Feature image by Walter Martin
The law locks up the man or woman
Who steals the goose from off the common
But leaves the greater villain loose
Who steals the common from off the goosefrom a 17th Century English Protest Song against the Enclosures
Eviction from Eden
The separation of human communities from their land base is a violent tactic used by ambitious tyrants. Prior to the transatlantic expansion of empire in the sixteenth century, monarchs in Europe, and particularly in England, practiced their techniques of domination on their domestic population by evicting people from their traditional common lands and instituted a protracted and continuing legal assault on human communities in a centuries-long campaign known historically as the enclosure of the commons.
Today, we call the appropriation of publicly shared land for exclusive private use “privatization.” Legally recognized land proprietorship conveys monopoly control of land parcels to a small number of favored people, meaning that in the view of the law they possess the right to exclude all others from use of land once owned by no one, but shared in common by communities.
Establishing exclusionary control of land by a privileged elite is the first ploy and the perennial strategy of those intent on empire. It entails severing the natural connection between human communities and the natural communities (now called ecosystems) in which they normally share membership.
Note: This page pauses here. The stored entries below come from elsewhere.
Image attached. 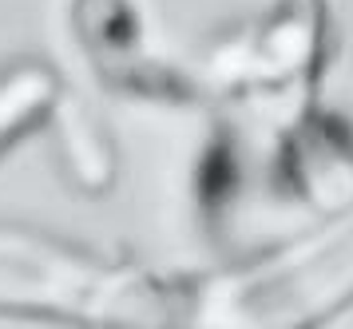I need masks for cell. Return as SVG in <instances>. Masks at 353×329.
<instances>
[{
	"mask_svg": "<svg viewBox=\"0 0 353 329\" xmlns=\"http://www.w3.org/2000/svg\"><path fill=\"white\" fill-rule=\"evenodd\" d=\"M0 314L83 329H191V294L36 230L0 226Z\"/></svg>",
	"mask_w": 353,
	"mask_h": 329,
	"instance_id": "1",
	"label": "cell"
},
{
	"mask_svg": "<svg viewBox=\"0 0 353 329\" xmlns=\"http://www.w3.org/2000/svg\"><path fill=\"white\" fill-rule=\"evenodd\" d=\"M353 298V210L191 294V329H314Z\"/></svg>",
	"mask_w": 353,
	"mask_h": 329,
	"instance_id": "2",
	"label": "cell"
},
{
	"mask_svg": "<svg viewBox=\"0 0 353 329\" xmlns=\"http://www.w3.org/2000/svg\"><path fill=\"white\" fill-rule=\"evenodd\" d=\"M52 79L40 68H17L0 79V147L12 143L20 131L36 123V115H44L52 103Z\"/></svg>",
	"mask_w": 353,
	"mask_h": 329,
	"instance_id": "3",
	"label": "cell"
}]
</instances>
The eviction of peasants from the land was intended to vindicate the empire’s claim to possess all natural “resources” so that, through widespread deprivation, the bounty of the land could be transformed into commodities and the dispossessed could be motivated by the resulting scarcity to buy them back with their labor, thus fueling the engine of empire.
Land enclosures and centralized control of domestic, settler, and Indigenous populations are defining characteristics of coercive civilizations. The cynical rationalization for all of it was accomplished early on through a kind of propaganda that is praised to this day as the epitome of human intellectual achievement. It’s referred to as “enlightenment philosophy.” Central to this alleged enlightened way of thinking is the claim that civilized humans are superior to and set apart from Nature and every form of life that comprises it. This belief system has justified the savage conquest of people ironically referred to as savages. It has excused the ruination of communities and the rapacious and wasteful extraction of Earth’s bounty for short-term convenience and luxury, without a thought for the future. If this origin story seems unfamiliar, perhaps it has for too long been kept secret. And if that’s the case, then it’s long past time for us to come to terms with it. Wouldn’t you say?
The movement for the Rights of Nature strives to correct the aberration of human thought that allows us to forget our natural place in the world and how it was taken from us. It holds the promise that we can reverse the catastrophic trajectory of civilizations’ continued ravaging of the natural world toward extinction. To do so, the movement’s first gambit has been to employ the most effective weapon devised by civilization to intentionally coerce change in human behavior: Law.
By positing legal rights for Nature, the Rights of Nature Movement challenges empire at its most assailable point. Because law is promoted as a rational tool for advancing the best interests of society, confronting its current contradictions and proposing law that would actually achieve its espoused purpose can be an effective counter-weight to the grim reality imposed on a devastated world by coercive and imprudent laws that favor a privileged few. It began in 2006 in a small Pennsylvania town, Tamaqua, that enacted a law recognizing legal rights for its local ecosystem. Since then it’s spread to Ecuador, Bolivia, New Zealand, India, and far-flung points on the globe. Increasingly, law is being used to stop the murder of Nature. It’s a decent start. Wouldn’t you say?
The Future with a Future
The Rights of Nature Movement aspires to accomplish three important things simultaneously:
- Recognize that the living world cannot legitimately be treated as rightless property so that Nature is finally emancipated from human bondage.
- Reunite human communities, Indigenous and non-Indigenous, as constituent members of the natural world, fully able to speak for and enforce protections of the local ecosystems in which they reside, setting them at-liberty to justly govern their own affairs and care for the future of their Nature-integrated communities.
- Protect Nature from the human inclination to play the role of parasite and encourage instead a symbiotic human relationship with the living world.
In keeping with the example of Indigenous people’s moral traditions, the Rights of Nature Movement aspires to move beyond legal enforcement of rights for Nature’s constituent ecosystems and toward cultural internalization of humanity’s obligation to respect and revere Earth’s biosphere as the source and sustainer of all life, including our own. That seems like what a responsible society would want to do. Wouldn’t you say?